Mantle induced dynamic topography may have a significant effect on the accomodation space in sedimentary basins, especially close to "slab burial grounds", but its magnitude and relevance is controversial. We use five Cenozoic stratigraphic sections and 56 wells from the northern South China Sea margin to assess all mechanisms contributing to Late Tertiary tectonic subsidence in this area and to ground-truth the dynamic topography output of a mantle convection model. The computed dynamic topography decreases on average by about 300 m from 20 Ma to the present in the northern South China Sea area. Post-rift anomalous subsidence is computed as the discrepancy between observed and predicted post-rift subsidence based on modeling exponential thermal cooling following earlier lithospheric thinning events. In shallow water areas its magnitude is similar to that predicted by the mantle convection model, confirming that the change in dynamic topography through time since 20 Ma agrees well with subsidence unaccounted for by a conventional rift model.

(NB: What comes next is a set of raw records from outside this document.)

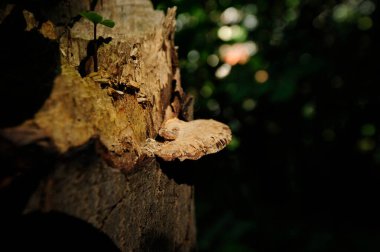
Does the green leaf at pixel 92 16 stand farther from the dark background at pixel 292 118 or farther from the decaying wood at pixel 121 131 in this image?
the dark background at pixel 292 118

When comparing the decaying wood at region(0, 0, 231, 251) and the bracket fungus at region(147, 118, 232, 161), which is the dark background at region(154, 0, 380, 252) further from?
the bracket fungus at region(147, 118, 232, 161)

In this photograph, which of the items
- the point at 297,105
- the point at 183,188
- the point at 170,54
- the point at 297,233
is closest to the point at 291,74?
the point at 297,105

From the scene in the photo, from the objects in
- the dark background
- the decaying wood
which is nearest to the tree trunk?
the decaying wood

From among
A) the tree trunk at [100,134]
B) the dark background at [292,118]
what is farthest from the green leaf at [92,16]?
the dark background at [292,118]

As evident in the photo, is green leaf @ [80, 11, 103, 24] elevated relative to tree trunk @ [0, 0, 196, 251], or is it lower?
elevated

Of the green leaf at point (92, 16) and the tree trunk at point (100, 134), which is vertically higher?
the green leaf at point (92, 16)

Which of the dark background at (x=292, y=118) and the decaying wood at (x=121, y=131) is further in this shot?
the dark background at (x=292, y=118)

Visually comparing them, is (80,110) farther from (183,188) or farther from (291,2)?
(291,2)
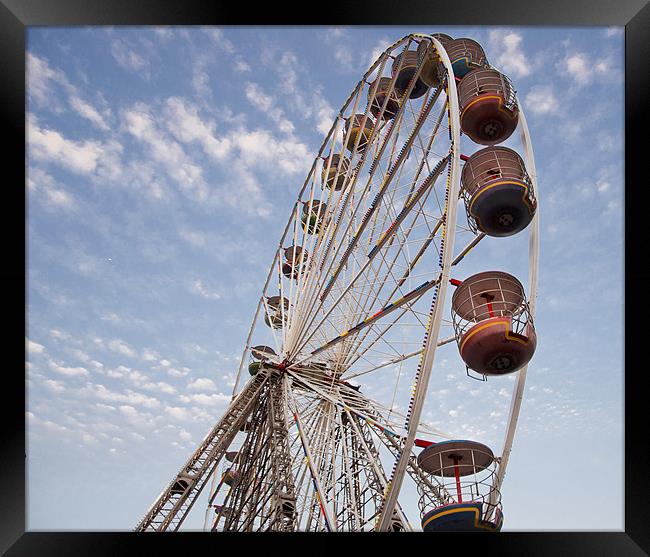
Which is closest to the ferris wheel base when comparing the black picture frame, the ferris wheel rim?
the ferris wheel rim

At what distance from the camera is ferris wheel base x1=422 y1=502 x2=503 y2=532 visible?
301 inches

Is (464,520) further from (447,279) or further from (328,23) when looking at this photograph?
(328,23)

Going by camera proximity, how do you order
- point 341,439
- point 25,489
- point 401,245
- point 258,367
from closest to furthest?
point 25,489, point 401,245, point 341,439, point 258,367

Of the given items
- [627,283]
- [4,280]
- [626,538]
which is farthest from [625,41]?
[4,280]

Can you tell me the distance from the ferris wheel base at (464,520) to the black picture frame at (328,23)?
1983 mm

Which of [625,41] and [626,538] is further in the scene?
[625,41]

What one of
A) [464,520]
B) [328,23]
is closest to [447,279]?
[464,520]

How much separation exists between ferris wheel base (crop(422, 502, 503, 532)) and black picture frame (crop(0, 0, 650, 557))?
1.98 meters

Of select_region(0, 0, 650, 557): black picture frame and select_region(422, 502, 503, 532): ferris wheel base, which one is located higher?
select_region(0, 0, 650, 557): black picture frame

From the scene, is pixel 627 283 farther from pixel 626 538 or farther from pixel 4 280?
pixel 4 280

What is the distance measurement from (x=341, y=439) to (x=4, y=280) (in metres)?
8.69

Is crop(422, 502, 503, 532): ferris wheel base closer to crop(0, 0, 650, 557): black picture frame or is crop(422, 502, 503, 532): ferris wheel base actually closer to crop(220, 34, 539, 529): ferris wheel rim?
crop(220, 34, 539, 529): ferris wheel rim

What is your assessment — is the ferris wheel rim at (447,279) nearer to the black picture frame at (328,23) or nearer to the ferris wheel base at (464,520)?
the ferris wheel base at (464,520)

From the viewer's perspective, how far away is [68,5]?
6316mm
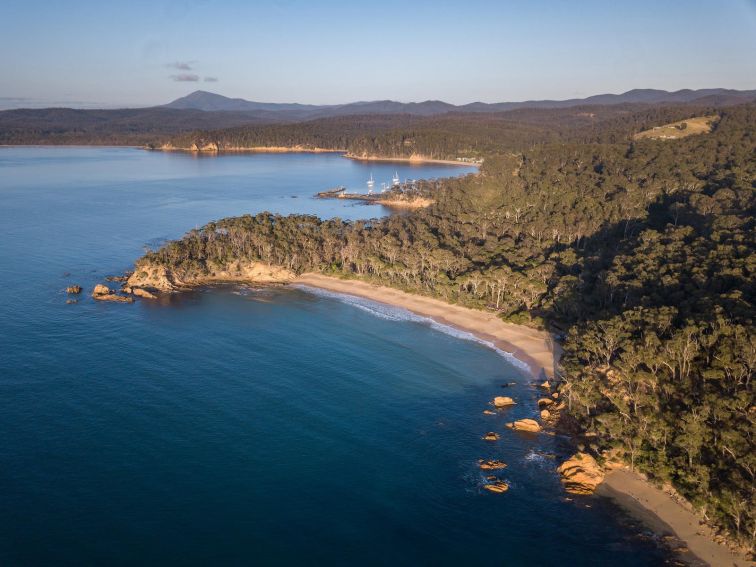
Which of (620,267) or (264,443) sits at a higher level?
(620,267)

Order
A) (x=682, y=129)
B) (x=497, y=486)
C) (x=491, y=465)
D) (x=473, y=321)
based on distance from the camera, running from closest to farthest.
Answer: (x=497, y=486) < (x=491, y=465) < (x=473, y=321) < (x=682, y=129)

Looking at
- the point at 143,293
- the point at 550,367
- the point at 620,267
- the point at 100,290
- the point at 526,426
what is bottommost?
the point at 526,426

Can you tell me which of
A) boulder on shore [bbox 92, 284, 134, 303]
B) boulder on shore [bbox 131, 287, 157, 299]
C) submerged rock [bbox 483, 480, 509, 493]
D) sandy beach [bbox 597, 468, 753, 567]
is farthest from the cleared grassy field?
submerged rock [bbox 483, 480, 509, 493]

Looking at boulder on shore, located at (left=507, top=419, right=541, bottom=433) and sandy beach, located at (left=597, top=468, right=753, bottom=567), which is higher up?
boulder on shore, located at (left=507, top=419, right=541, bottom=433)

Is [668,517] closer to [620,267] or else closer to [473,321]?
[620,267]

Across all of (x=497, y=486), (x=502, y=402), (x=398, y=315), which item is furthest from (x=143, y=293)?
(x=497, y=486)

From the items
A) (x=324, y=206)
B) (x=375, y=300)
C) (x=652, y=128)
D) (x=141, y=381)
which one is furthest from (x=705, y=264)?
(x=652, y=128)

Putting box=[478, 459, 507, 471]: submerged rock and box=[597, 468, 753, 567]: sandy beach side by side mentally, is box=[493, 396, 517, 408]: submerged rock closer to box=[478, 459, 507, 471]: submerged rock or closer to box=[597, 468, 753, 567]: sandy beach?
box=[478, 459, 507, 471]: submerged rock
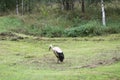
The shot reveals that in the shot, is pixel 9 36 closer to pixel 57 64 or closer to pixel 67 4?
pixel 57 64

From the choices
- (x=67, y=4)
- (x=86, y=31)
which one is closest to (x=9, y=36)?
(x=86, y=31)

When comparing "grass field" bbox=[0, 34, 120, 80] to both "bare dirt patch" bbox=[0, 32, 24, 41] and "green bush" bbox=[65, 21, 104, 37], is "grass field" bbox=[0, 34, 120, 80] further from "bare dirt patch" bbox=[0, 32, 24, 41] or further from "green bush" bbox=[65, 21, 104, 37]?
"green bush" bbox=[65, 21, 104, 37]

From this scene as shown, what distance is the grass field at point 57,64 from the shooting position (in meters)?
16.3

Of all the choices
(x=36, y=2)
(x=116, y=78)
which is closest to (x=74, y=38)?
(x=116, y=78)

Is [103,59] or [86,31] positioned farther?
[86,31]

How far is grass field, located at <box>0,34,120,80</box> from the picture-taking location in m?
16.3

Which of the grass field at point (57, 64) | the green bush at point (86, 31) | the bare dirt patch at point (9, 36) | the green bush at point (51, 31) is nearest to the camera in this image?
the grass field at point (57, 64)

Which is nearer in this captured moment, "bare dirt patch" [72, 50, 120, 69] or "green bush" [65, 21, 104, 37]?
"bare dirt patch" [72, 50, 120, 69]

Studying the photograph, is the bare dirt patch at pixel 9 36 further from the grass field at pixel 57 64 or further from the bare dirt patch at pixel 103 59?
the bare dirt patch at pixel 103 59

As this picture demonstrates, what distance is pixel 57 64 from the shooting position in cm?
2009

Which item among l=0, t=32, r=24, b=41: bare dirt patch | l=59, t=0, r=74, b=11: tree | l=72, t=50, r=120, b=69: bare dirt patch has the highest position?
l=59, t=0, r=74, b=11: tree

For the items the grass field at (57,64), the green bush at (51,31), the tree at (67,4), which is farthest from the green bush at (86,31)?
the tree at (67,4)

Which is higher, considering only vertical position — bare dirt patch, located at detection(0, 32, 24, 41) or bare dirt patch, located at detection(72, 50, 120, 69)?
bare dirt patch, located at detection(0, 32, 24, 41)

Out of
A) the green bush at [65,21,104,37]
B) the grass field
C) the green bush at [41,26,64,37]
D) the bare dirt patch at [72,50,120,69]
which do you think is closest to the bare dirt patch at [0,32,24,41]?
the grass field
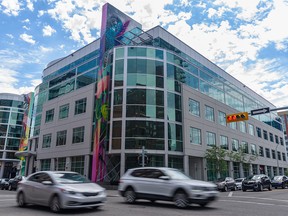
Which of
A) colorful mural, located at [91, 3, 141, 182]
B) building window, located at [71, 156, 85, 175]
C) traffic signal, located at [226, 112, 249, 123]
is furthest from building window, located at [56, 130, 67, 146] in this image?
traffic signal, located at [226, 112, 249, 123]

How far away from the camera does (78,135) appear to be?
38.1m

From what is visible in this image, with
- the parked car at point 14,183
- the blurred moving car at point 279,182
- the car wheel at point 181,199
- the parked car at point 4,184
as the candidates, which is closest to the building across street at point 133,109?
the blurred moving car at point 279,182

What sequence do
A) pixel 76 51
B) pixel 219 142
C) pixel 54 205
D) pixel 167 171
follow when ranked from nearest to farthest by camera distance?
pixel 54 205, pixel 167 171, pixel 219 142, pixel 76 51

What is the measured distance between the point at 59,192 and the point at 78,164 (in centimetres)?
2971

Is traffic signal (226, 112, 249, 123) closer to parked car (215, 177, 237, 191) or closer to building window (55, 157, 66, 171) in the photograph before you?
parked car (215, 177, 237, 191)

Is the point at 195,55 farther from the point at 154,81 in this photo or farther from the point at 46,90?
the point at 46,90

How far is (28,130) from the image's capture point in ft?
197

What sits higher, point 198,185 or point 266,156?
point 266,156

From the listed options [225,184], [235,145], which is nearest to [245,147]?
[235,145]

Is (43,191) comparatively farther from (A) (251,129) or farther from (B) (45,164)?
(A) (251,129)

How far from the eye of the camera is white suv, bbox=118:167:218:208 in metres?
10.2

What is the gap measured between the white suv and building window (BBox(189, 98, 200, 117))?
25.9 meters

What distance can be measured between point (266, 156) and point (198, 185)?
57199 mm

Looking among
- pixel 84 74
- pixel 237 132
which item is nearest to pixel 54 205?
pixel 84 74
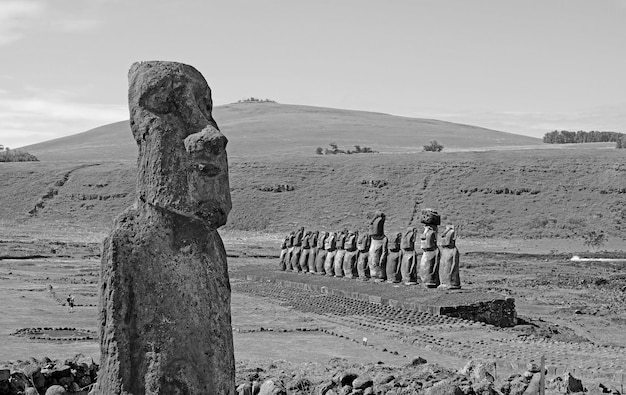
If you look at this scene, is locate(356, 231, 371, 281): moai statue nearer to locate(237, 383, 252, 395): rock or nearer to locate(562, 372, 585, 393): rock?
locate(562, 372, 585, 393): rock

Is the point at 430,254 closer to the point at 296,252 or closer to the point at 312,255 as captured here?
the point at 312,255

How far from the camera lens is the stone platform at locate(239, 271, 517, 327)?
25.4m

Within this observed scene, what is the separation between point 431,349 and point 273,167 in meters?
70.8

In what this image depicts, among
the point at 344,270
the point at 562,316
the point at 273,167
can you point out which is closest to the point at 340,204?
the point at 273,167

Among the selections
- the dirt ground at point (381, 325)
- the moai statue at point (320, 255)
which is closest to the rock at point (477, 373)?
the dirt ground at point (381, 325)

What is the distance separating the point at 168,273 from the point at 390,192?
2966 inches

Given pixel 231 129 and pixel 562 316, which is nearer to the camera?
pixel 562 316

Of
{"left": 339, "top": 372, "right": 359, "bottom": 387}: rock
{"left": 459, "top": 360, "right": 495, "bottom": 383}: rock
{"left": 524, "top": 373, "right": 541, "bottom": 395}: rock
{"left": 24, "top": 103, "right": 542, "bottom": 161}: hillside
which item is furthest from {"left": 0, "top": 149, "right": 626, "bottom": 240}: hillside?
{"left": 339, "top": 372, "right": 359, "bottom": 387}: rock

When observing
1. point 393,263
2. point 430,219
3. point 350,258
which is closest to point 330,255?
point 350,258

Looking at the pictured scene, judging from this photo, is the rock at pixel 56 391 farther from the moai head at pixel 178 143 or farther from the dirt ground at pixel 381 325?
the dirt ground at pixel 381 325

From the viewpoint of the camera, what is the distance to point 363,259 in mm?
34562

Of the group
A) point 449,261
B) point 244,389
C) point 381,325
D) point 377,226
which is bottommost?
point 381,325

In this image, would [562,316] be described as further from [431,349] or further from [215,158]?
[215,158]

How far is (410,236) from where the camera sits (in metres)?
31.0
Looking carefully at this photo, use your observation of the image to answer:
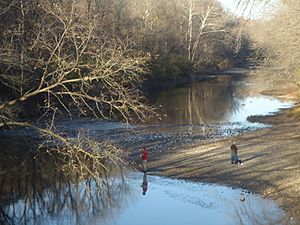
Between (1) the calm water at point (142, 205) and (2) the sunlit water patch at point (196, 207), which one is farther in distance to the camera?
(1) the calm water at point (142, 205)

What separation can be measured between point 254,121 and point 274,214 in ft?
70.1

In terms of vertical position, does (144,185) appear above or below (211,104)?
below

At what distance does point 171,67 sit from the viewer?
221 ft

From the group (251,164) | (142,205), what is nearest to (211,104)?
(251,164)

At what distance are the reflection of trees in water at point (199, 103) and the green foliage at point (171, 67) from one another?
3.73 metres

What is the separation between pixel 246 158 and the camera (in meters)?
23.6

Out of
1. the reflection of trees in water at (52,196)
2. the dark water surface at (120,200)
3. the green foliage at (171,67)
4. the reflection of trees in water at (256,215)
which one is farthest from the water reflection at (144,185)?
the green foliage at (171,67)

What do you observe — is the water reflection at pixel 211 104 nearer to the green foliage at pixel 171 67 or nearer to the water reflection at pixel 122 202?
the green foliage at pixel 171 67

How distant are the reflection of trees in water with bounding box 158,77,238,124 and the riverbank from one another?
9.37 metres

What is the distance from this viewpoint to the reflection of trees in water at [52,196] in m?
17.0

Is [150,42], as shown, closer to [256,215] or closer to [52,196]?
[52,196]

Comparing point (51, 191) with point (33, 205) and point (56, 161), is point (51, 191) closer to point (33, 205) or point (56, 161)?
point (33, 205)

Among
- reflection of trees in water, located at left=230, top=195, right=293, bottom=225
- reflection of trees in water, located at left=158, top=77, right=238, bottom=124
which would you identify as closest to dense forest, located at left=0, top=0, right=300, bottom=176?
reflection of trees in water, located at left=158, top=77, right=238, bottom=124

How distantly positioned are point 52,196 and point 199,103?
31.3 meters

However, this mechanism does not explain the rapid increase of anomalous subsidence towards the deep water areas in the Qiongdongnan and Pearl River Mouth basins. In the deep water (>500 m) part of the Qiongdongnan and Pearl River Mouth basins, post-rift anomalous subsidence ranges from 900 to 1200 m, whereas in the continental shelf area of the basins it ranges from 700 to 300 m and decreases landwards, to less than 250 m in the Beibuwan Basin. This rapid subsidence event, preceded by minor uplift, is interpreted as a thermal cooling episode induced by a late magmatic event. In the Yinggehai Basin anomalous subsidence during the post-rift stage is about 300–500 m in the northwestern part of the basin, substantially less than that in the middle and southeastern parts, where it ranges from 900 to 1200 m. The distinct subsidence anomaly in the Yinggehai Basin may originate from a combination of the dextral movement of marginal faults since the Late Miocene and the effect of dynamic topography.